Two common injuries we see at Arlington Pain and Rehab Courthouse are hip tendinitis and bursitis. Hip tendinitis and bursitis are frequently found in athletes that perform repetitive movements, long distance runners, gymnasts, and elderly individuals with an unsteady gait. Pain, inflammation, swelling, and soreness are indicators of a hip condition, and it is unlikely they will subside unless appropriate modifications, therapeutic exercise and rehab are taken. We suggest speaking with a healthcare provider and seeking a treatment plan. At our office, Dr. Josh Alvarado’s treatment plan often includes training through a hip injury, as long as the body is healthy.
If a patient’s condition permits training through a hip injury, suggestions will be given for altering a workout program. We choose exercises that will help strengthen the posterior chain and take stress off the spine. Big movements, such as barbell squats, deadlifts, back extensions, and good mornings should be avoided, as they aggravate the hip flexors. To avoid these, we focus on unilateral training, as it protects the joints, strengthens the core, and promotes balance and stability. Some examples of unilateral training are single leg hip thrusts, single leg romanian deadlifts, and reverse lunges.
Unilateral training will begin as bodyweight, then progressed with added dumbbells or kettlebells. Cues for the single leg hip thrust are to push through the heels, tuck the chin, and pause at the top of each rep to ensure you’re using the glutes and not the low back. Single leg romanian deadlifts must maintain control throughout the movement, use full range of motion, and make sure the dumbbell stays close to the body. We suggest looking straight ahead for reverse lunges, letting the back knee gently tap the floor.

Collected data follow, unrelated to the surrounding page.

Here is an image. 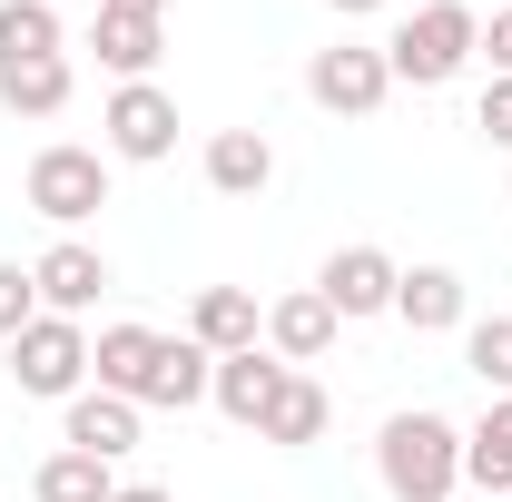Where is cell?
I'll return each instance as SVG.
<instances>
[{
  "label": "cell",
  "mask_w": 512,
  "mask_h": 502,
  "mask_svg": "<svg viewBox=\"0 0 512 502\" xmlns=\"http://www.w3.org/2000/svg\"><path fill=\"white\" fill-rule=\"evenodd\" d=\"M335 325H345V315L325 306L316 286H296V296H276V306H266V345H276L286 365H316L325 345H335Z\"/></svg>",
  "instance_id": "cell-12"
},
{
  "label": "cell",
  "mask_w": 512,
  "mask_h": 502,
  "mask_svg": "<svg viewBox=\"0 0 512 502\" xmlns=\"http://www.w3.org/2000/svg\"><path fill=\"white\" fill-rule=\"evenodd\" d=\"M89 375L99 394H128V404H207V375H217V355L197 345V335H158V325H109L99 345H89Z\"/></svg>",
  "instance_id": "cell-1"
},
{
  "label": "cell",
  "mask_w": 512,
  "mask_h": 502,
  "mask_svg": "<svg viewBox=\"0 0 512 502\" xmlns=\"http://www.w3.org/2000/svg\"><path fill=\"white\" fill-rule=\"evenodd\" d=\"M463 483L493 502V493H512V394H493V414L463 434Z\"/></svg>",
  "instance_id": "cell-16"
},
{
  "label": "cell",
  "mask_w": 512,
  "mask_h": 502,
  "mask_svg": "<svg viewBox=\"0 0 512 502\" xmlns=\"http://www.w3.org/2000/svg\"><path fill=\"white\" fill-rule=\"evenodd\" d=\"M188 335L207 345V355H247L256 345V296L247 286H207V296L188 306Z\"/></svg>",
  "instance_id": "cell-15"
},
{
  "label": "cell",
  "mask_w": 512,
  "mask_h": 502,
  "mask_svg": "<svg viewBox=\"0 0 512 502\" xmlns=\"http://www.w3.org/2000/svg\"><path fill=\"white\" fill-rule=\"evenodd\" d=\"M483 60H493V79H512V10L483 20Z\"/></svg>",
  "instance_id": "cell-25"
},
{
  "label": "cell",
  "mask_w": 512,
  "mask_h": 502,
  "mask_svg": "<svg viewBox=\"0 0 512 502\" xmlns=\"http://www.w3.org/2000/svg\"><path fill=\"white\" fill-rule=\"evenodd\" d=\"M99 10H119V20H158L168 0H99Z\"/></svg>",
  "instance_id": "cell-26"
},
{
  "label": "cell",
  "mask_w": 512,
  "mask_h": 502,
  "mask_svg": "<svg viewBox=\"0 0 512 502\" xmlns=\"http://www.w3.org/2000/svg\"><path fill=\"white\" fill-rule=\"evenodd\" d=\"M463 365L493 384V394H512V315H483V325L463 335Z\"/></svg>",
  "instance_id": "cell-22"
},
{
  "label": "cell",
  "mask_w": 512,
  "mask_h": 502,
  "mask_svg": "<svg viewBox=\"0 0 512 502\" xmlns=\"http://www.w3.org/2000/svg\"><path fill=\"white\" fill-rule=\"evenodd\" d=\"M375 473H384V493L394 502H444L453 483H463V434H453L444 414H394L375 434Z\"/></svg>",
  "instance_id": "cell-2"
},
{
  "label": "cell",
  "mask_w": 512,
  "mask_h": 502,
  "mask_svg": "<svg viewBox=\"0 0 512 502\" xmlns=\"http://www.w3.org/2000/svg\"><path fill=\"white\" fill-rule=\"evenodd\" d=\"M296 375V365H286V355H217V375H207V404H217V414H227V424H266V404H276V384Z\"/></svg>",
  "instance_id": "cell-9"
},
{
  "label": "cell",
  "mask_w": 512,
  "mask_h": 502,
  "mask_svg": "<svg viewBox=\"0 0 512 502\" xmlns=\"http://www.w3.org/2000/svg\"><path fill=\"white\" fill-rule=\"evenodd\" d=\"M10 60H69V30L50 0H0V69Z\"/></svg>",
  "instance_id": "cell-17"
},
{
  "label": "cell",
  "mask_w": 512,
  "mask_h": 502,
  "mask_svg": "<svg viewBox=\"0 0 512 502\" xmlns=\"http://www.w3.org/2000/svg\"><path fill=\"white\" fill-rule=\"evenodd\" d=\"M473 128H483L493 148H512V79H493V89H483V109H473Z\"/></svg>",
  "instance_id": "cell-24"
},
{
  "label": "cell",
  "mask_w": 512,
  "mask_h": 502,
  "mask_svg": "<svg viewBox=\"0 0 512 502\" xmlns=\"http://www.w3.org/2000/svg\"><path fill=\"white\" fill-rule=\"evenodd\" d=\"M0 109L10 119H60L69 109V60H10L0 69Z\"/></svg>",
  "instance_id": "cell-18"
},
{
  "label": "cell",
  "mask_w": 512,
  "mask_h": 502,
  "mask_svg": "<svg viewBox=\"0 0 512 502\" xmlns=\"http://www.w3.org/2000/svg\"><path fill=\"white\" fill-rule=\"evenodd\" d=\"M394 315H404L414 335H444V325H463V276H453V266H404Z\"/></svg>",
  "instance_id": "cell-14"
},
{
  "label": "cell",
  "mask_w": 512,
  "mask_h": 502,
  "mask_svg": "<svg viewBox=\"0 0 512 502\" xmlns=\"http://www.w3.org/2000/svg\"><path fill=\"white\" fill-rule=\"evenodd\" d=\"M473 50H483V20H473L463 0H424V10L384 40V69H394V79H414V89H444Z\"/></svg>",
  "instance_id": "cell-3"
},
{
  "label": "cell",
  "mask_w": 512,
  "mask_h": 502,
  "mask_svg": "<svg viewBox=\"0 0 512 502\" xmlns=\"http://www.w3.org/2000/svg\"><path fill=\"white\" fill-rule=\"evenodd\" d=\"M69 453H99V463L138 453V404H128V394H99V384H79V394H69Z\"/></svg>",
  "instance_id": "cell-11"
},
{
  "label": "cell",
  "mask_w": 512,
  "mask_h": 502,
  "mask_svg": "<svg viewBox=\"0 0 512 502\" xmlns=\"http://www.w3.org/2000/svg\"><path fill=\"white\" fill-rule=\"evenodd\" d=\"M30 286H40V315H89V306H99V286H109V256L79 247V237H60V247L30 266Z\"/></svg>",
  "instance_id": "cell-10"
},
{
  "label": "cell",
  "mask_w": 512,
  "mask_h": 502,
  "mask_svg": "<svg viewBox=\"0 0 512 502\" xmlns=\"http://www.w3.org/2000/svg\"><path fill=\"white\" fill-rule=\"evenodd\" d=\"M10 375H20V394L69 404L79 375H89V335H79V315H30V325L10 335Z\"/></svg>",
  "instance_id": "cell-4"
},
{
  "label": "cell",
  "mask_w": 512,
  "mask_h": 502,
  "mask_svg": "<svg viewBox=\"0 0 512 502\" xmlns=\"http://www.w3.org/2000/svg\"><path fill=\"white\" fill-rule=\"evenodd\" d=\"M89 50H99V69H119V79H148L168 40H158V20H119V10H99V40H89Z\"/></svg>",
  "instance_id": "cell-20"
},
{
  "label": "cell",
  "mask_w": 512,
  "mask_h": 502,
  "mask_svg": "<svg viewBox=\"0 0 512 502\" xmlns=\"http://www.w3.org/2000/svg\"><path fill=\"white\" fill-rule=\"evenodd\" d=\"M266 178H276L266 128H217V138H207V188H217V197H256Z\"/></svg>",
  "instance_id": "cell-13"
},
{
  "label": "cell",
  "mask_w": 512,
  "mask_h": 502,
  "mask_svg": "<svg viewBox=\"0 0 512 502\" xmlns=\"http://www.w3.org/2000/svg\"><path fill=\"white\" fill-rule=\"evenodd\" d=\"M99 128H109V158H138V168H148V158L178 148V99H168L158 79H119V99H109Z\"/></svg>",
  "instance_id": "cell-7"
},
{
  "label": "cell",
  "mask_w": 512,
  "mask_h": 502,
  "mask_svg": "<svg viewBox=\"0 0 512 502\" xmlns=\"http://www.w3.org/2000/svg\"><path fill=\"white\" fill-rule=\"evenodd\" d=\"M325 424H335V404H325V384H316V375H286V384H276V404H266V424H256V434H266V443H316Z\"/></svg>",
  "instance_id": "cell-19"
},
{
  "label": "cell",
  "mask_w": 512,
  "mask_h": 502,
  "mask_svg": "<svg viewBox=\"0 0 512 502\" xmlns=\"http://www.w3.org/2000/svg\"><path fill=\"white\" fill-rule=\"evenodd\" d=\"M30 315H40V286H30V266H0V345H10Z\"/></svg>",
  "instance_id": "cell-23"
},
{
  "label": "cell",
  "mask_w": 512,
  "mask_h": 502,
  "mask_svg": "<svg viewBox=\"0 0 512 502\" xmlns=\"http://www.w3.org/2000/svg\"><path fill=\"white\" fill-rule=\"evenodd\" d=\"M119 502H178L168 483H119Z\"/></svg>",
  "instance_id": "cell-27"
},
{
  "label": "cell",
  "mask_w": 512,
  "mask_h": 502,
  "mask_svg": "<svg viewBox=\"0 0 512 502\" xmlns=\"http://www.w3.org/2000/svg\"><path fill=\"white\" fill-rule=\"evenodd\" d=\"M30 207H40V217H50V227H79V217H99V207H109V158H99V148H40V158H30Z\"/></svg>",
  "instance_id": "cell-5"
},
{
  "label": "cell",
  "mask_w": 512,
  "mask_h": 502,
  "mask_svg": "<svg viewBox=\"0 0 512 502\" xmlns=\"http://www.w3.org/2000/svg\"><path fill=\"white\" fill-rule=\"evenodd\" d=\"M394 286H404V266H394L384 247H335L325 276H316V296L335 315H394Z\"/></svg>",
  "instance_id": "cell-8"
},
{
  "label": "cell",
  "mask_w": 512,
  "mask_h": 502,
  "mask_svg": "<svg viewBox=\"0 0 512 502\" xmlns=\"http://www.w3.org/2000/svg\"><path fill=\"white\" fill-rule=\"evenodd\" d=\"M493 502H512V493H493Z\"/></svg>",
  "instance_id": "cell-29"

Modified movements, such as landmine squats, goblet box squats, and stiff legged dumbbell deadlifts can also be used when training through a hip injury. Similar muscles will be fired, but the risk of injury will be less. Landmine squats will be performed with a barbell either in the sleeve of a landmine unit if available, or into a corner. Push the hips back and squat down, without letting the knees collapse inward. Goblet box squats teach the body how to stay upright while engaging the hips. Hold weight in front of the chest and lower down onto the box while keeping your feet flat on the floor. Stiff legged dumbbell deadlifts will require that the feet are shoulder width apart and there’s a slight bend in the knees.
These exercises are excellent for training through a hip injury because they allow us to perfect form and technique. If discomfort occurs, speak with your doctor and come up with a treatment plan, either utilizing different exercises, or refraining from exercise completely until the hip injury is healed. Each patient will require a unique strategy based on severity and longevity of symptoms, age, activity level, and genetics. Dr. Josh Alvarado provides individual plans for every patient that comes in, and we’re confident a hip injury can be healed with the correct approach.